The fourth offsetting claim is based upon a fixed sum costs order (for $3,100) made in the Federal Circuit and Family Court of Australia (Division 2) in favour of Mrs Slattery against Mrs Fordyce. I think that this debt can be raised as an offset against an order that the $12,882.54 be paid to Mrs Fordyce. The order sought in favour of Mrs Fordyce is based upon the existence of a judgment debt that has been assigned to her. It seems that the judgment sum of $63,389.40 has now been paid to Mrs Fordyce, but not the interest that accrued on the judgment. It is thus said that Mrs Fordyce is entitled to the $12,882.54 that was paid into Court by Mrs Slattery on account of accrued interest. However, if Mrs Fordyce is a creditor of Mrs Slattery in that amount, it is also the case that Mrs Slattery is a creditor of Mrs Fordyce in the amount of $3,100. The existence of these mutual debts would give rise to rights of set-off under statute (for example, Civil Procedure Act 2005 (NSW), s 21) and those rights would be recognised in equity. These rights of set-off must be considered when determining the respective entitlements of Mrs Slattery and Mrs Fordyce to the fund of $12,882.54. It therefore seems to me that Mrs Fordyce is not entitled to claim the entire fund. Mrs Slattery is entitled to set-off against Mrs Fordyce's debt her own debt of $3,100. In these circumstances, I think that Mrs Slattery is entitled to recover $3,100 out of the fund, with Mrs Fordyce entitled to the balance of $9,782.54.

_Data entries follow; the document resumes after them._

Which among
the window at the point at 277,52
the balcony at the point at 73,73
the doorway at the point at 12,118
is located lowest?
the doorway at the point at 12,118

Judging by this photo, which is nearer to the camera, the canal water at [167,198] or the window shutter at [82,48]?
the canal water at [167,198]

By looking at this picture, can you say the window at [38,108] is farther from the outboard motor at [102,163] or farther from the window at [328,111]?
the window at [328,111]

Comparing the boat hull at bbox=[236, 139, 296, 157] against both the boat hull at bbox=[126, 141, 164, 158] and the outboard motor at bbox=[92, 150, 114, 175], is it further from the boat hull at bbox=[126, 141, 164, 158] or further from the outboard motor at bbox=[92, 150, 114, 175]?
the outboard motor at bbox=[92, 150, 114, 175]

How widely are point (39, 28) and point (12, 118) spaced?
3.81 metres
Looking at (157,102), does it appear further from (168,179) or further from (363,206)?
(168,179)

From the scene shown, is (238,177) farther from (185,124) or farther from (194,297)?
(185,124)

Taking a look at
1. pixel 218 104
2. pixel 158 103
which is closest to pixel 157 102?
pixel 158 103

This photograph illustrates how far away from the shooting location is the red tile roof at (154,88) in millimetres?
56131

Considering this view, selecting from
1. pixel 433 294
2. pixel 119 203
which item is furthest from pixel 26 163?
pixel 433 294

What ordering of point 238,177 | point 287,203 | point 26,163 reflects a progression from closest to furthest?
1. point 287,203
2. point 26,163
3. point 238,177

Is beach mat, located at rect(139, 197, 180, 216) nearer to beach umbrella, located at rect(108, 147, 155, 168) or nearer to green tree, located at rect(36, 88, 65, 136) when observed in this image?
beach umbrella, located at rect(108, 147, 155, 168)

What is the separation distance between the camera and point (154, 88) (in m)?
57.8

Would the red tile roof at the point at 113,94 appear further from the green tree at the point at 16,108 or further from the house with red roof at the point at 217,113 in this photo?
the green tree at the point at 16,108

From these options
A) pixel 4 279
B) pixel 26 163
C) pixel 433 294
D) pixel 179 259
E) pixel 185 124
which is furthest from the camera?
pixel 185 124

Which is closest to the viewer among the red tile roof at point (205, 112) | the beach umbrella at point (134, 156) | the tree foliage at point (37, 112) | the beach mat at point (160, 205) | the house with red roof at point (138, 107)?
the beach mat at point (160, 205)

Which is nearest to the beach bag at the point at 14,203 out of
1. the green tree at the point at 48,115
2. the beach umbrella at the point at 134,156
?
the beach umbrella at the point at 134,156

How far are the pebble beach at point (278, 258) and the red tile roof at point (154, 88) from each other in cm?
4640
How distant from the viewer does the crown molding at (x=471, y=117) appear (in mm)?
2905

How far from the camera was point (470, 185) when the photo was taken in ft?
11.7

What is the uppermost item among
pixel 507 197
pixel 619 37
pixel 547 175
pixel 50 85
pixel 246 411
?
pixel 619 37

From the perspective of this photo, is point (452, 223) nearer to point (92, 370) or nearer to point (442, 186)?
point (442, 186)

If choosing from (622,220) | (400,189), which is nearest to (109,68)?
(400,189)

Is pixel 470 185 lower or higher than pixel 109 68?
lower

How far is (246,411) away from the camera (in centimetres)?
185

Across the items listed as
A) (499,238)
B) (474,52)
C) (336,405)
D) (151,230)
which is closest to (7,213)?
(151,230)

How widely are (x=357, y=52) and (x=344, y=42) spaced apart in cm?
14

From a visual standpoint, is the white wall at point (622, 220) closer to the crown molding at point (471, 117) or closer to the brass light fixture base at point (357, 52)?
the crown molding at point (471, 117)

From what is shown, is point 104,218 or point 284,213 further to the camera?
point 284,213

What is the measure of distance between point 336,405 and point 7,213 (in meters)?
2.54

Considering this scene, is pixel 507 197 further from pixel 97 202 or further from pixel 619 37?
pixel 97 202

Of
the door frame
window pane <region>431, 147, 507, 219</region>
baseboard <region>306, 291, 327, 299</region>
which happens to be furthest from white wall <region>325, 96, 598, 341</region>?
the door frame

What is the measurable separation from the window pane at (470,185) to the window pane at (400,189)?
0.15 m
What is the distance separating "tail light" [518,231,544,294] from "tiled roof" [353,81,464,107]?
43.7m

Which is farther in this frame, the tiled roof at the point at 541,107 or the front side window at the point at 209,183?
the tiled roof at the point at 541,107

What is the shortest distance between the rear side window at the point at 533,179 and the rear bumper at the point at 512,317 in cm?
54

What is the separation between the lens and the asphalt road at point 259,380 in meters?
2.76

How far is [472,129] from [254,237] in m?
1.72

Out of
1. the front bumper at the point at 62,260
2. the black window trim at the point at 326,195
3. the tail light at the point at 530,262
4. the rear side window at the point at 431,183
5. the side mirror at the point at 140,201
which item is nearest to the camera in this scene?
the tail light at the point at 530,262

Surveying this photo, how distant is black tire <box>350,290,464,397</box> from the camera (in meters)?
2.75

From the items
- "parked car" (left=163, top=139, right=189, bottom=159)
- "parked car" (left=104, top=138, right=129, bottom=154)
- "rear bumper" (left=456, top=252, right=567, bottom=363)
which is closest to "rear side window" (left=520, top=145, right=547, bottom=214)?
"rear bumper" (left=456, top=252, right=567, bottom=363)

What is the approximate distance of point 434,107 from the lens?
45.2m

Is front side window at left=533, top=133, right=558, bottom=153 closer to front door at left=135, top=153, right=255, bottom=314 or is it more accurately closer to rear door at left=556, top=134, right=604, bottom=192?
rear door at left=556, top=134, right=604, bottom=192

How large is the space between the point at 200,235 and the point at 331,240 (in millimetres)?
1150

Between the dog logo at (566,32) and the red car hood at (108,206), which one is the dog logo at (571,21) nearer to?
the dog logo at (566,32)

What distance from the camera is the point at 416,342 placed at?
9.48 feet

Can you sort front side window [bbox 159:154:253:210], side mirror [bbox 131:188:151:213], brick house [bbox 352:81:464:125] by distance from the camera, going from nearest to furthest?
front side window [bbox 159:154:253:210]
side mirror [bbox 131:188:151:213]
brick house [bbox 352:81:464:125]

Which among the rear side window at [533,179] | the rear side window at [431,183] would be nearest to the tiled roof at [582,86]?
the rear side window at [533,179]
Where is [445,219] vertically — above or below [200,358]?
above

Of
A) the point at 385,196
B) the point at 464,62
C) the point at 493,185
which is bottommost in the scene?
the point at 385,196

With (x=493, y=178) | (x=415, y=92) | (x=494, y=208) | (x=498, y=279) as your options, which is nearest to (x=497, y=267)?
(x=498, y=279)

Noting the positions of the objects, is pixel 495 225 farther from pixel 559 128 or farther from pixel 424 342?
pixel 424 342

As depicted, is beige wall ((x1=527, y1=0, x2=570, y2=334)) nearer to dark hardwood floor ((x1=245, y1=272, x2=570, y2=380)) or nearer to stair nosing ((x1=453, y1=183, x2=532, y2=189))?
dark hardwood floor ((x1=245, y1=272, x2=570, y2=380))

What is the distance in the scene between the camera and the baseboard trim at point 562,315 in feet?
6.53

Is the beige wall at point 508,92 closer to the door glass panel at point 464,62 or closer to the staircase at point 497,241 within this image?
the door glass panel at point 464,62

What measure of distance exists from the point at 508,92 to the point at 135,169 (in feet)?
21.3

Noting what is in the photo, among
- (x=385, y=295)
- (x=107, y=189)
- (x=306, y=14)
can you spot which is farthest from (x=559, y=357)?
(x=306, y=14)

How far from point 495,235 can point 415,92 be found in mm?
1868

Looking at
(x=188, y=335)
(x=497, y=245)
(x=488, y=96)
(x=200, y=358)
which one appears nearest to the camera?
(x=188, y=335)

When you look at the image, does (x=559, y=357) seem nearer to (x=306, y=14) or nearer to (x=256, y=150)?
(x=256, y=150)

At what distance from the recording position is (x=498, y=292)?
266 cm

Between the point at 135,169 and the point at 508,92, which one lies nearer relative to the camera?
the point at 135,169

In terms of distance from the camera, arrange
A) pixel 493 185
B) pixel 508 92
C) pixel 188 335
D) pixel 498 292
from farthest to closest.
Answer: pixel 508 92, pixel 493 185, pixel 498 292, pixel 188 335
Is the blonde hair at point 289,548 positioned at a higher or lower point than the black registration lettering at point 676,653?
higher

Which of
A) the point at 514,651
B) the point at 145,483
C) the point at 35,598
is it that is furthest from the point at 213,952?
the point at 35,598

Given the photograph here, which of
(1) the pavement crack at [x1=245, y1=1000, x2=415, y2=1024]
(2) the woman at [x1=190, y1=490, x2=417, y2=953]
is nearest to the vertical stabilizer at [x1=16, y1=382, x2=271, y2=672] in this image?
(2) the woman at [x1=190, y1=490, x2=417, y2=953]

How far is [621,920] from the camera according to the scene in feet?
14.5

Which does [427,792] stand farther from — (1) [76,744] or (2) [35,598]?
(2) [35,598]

I note that UCPR r 41.11 speaks of an order that funds in court be paid out to the "party entitled". Whilst Mrs Fordyce is clearly aware of the proceedings, she is not a party thereto. In order to avoid any argument that an order under UCPR r 41.11 cannot be made in her favour, I think that Mrs Fordyce should be joined as a party to the proceedings pursuant to UCPR r 6.24. For convenience, I will order that she be added as the third defendant.
I turn now to the question of costs. Mr Fordyce seeks an order that Mrs Slattery and Dee-Tech pay his costs of the proceedings. In essence, he submits that a costs order in his favour is appropriate because, had the judgment debt been paid earlier, he would have withdrawn the two caveats and the proceedings would not have been necessary.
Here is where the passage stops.